Mortality of pulmonary artery banding in the current era: recent mortality of PA banding

^a Cardiothoracic Surgery, Tokyo University Hospital, Tokyo, Japan
^b Division of Cardiovascular Surgery and Pediatric Cardiology, National Children’s Hospital, Tokyo, Japan

* Address reprint requests to Dr Takayama, Department of Cardiothoracic Surgery, Tokyo University Hospital, 7-3-1 Hongo, Bunkyo-ku, Tokyo 113-8655, Japan.
e-mail: hirofu2{at}hotmail.com

Presented at the Thirty-eighth Annual Meeting of The Society of Thoracic Surgeons, Fort Lauderdale, FL, Jan 28–30, 2002.

	Abstract

Top Abstract Introduction Patients and methods Results Comment Acknowledgments Discussion References

 
BACKGROUND: The mortality of pulmonary artery banding improved significantly in the 1980s. However, we lack information on this procedure in the current era.

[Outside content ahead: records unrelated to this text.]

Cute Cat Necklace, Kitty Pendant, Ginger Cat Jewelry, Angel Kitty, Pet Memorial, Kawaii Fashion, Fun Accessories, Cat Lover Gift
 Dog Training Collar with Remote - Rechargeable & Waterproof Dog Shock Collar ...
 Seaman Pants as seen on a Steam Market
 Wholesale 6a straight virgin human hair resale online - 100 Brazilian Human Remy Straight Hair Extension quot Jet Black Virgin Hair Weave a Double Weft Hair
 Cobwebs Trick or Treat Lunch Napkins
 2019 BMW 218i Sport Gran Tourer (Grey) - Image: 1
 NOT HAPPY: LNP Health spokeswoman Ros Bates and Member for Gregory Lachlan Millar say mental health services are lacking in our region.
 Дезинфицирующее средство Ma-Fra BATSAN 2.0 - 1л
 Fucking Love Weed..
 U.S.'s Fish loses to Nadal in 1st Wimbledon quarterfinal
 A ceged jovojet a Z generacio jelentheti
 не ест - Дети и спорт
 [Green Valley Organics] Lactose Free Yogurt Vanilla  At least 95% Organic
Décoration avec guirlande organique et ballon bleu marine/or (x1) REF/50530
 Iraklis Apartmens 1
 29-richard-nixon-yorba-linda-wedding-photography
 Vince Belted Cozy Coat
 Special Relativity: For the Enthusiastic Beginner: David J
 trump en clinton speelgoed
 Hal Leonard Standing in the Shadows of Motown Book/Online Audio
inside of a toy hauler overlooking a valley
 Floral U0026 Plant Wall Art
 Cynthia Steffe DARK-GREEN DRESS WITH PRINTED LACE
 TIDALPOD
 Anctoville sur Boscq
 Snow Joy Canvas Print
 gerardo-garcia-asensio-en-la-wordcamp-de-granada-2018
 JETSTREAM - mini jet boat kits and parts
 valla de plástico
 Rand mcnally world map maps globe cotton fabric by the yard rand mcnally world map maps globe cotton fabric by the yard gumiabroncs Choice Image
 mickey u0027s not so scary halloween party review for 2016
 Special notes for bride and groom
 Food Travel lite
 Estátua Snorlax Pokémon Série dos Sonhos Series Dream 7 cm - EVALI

METHODS: The results of pulmonary artery banding in 365 patients who had operations between 1966 and 2001 were reviewed. The patients were divided into three groups: (1) group 1 patients who had operations between 1966 and 1979, (2) group 2 patients who had operations between 1980 and 1989, and (3) group 3 patients who had operations between 1990 and 2001.

RESULTS: Significantly younger and smaller patients have been operated on recently (mean age: group 1, 169.0 ± 40 days; group 2, 101.8 ± 11 days; and group 3, 69.7 ± 8.9 days; and mean weight: 4.6 ± 0.1, 4.1 ± 0.1, and 3.2 ± 0.1 kg, respectively). A decrease was found in the number of simple cardiac anomalies, such as isolated ventricular septal defects. The early mortality in the three groups was 38.3% for group 1 (65 of 187), 13.5% for group 2 (15 of 111), and 13.8% for group 3 (12 of 87). Although the mortality did not vary significantly between groups 2 and 3, it improved over time in patients weighing less than 3 kg. Multivariate analysis of group 3 demonstrated that no isolated variable, including sex, weight, and diagnosis was a significant risk factor.

CONCLUSIONS: Despite the advances in perioperative management, we found no improvement in the early mortality of pulmonary artery banding during the last decade. These results will support the preference for primary repair of intracardiac anomalies in small infants. However, this operation can now be performed with the same risk even in smaller patients. We believe that pulmonary artery banding has a role in the treatment of congenital cardiac anomalies.

	Introduction

Top Abstract Introduction Patients and methods Results Comment Acknowledgments Discussion References

 
Muller and Dammann [1] introduced pulmonary artery (PA) banding in clinical practice in 1951. Since then, this operation has been used as a palliative procedure for small infants with congenital heart defects, to be followed by definitive repair at an older age. The technical difficulty involved in primary repair and concerns regarding the use of cardiopulmonary bypass in small infants led many institutions to favor this staged approach. However, the perioperative morbidity and mortality of early primary repair has significantly improved in recent years. Many neonates and infants are now treated by primary repair with good results, and PA banding is selected as the initial operative procedure in fewer patients. However, this operation still remains the procedure of choice for a diagnostic subset of patients.

The mortality of PA banding improved dramatically in the 1980s. The reported mortality rate decreased from approximately 30% before 1980 to approximately 10% during the 1980s [2–6]. With advances in cardiac operations, the results of PA banding should have improved further in the 1990s. However, there are no data to support such an assumption, partly because PA banding has a smaller role now in the surgical treatment of congenital cardiac defects.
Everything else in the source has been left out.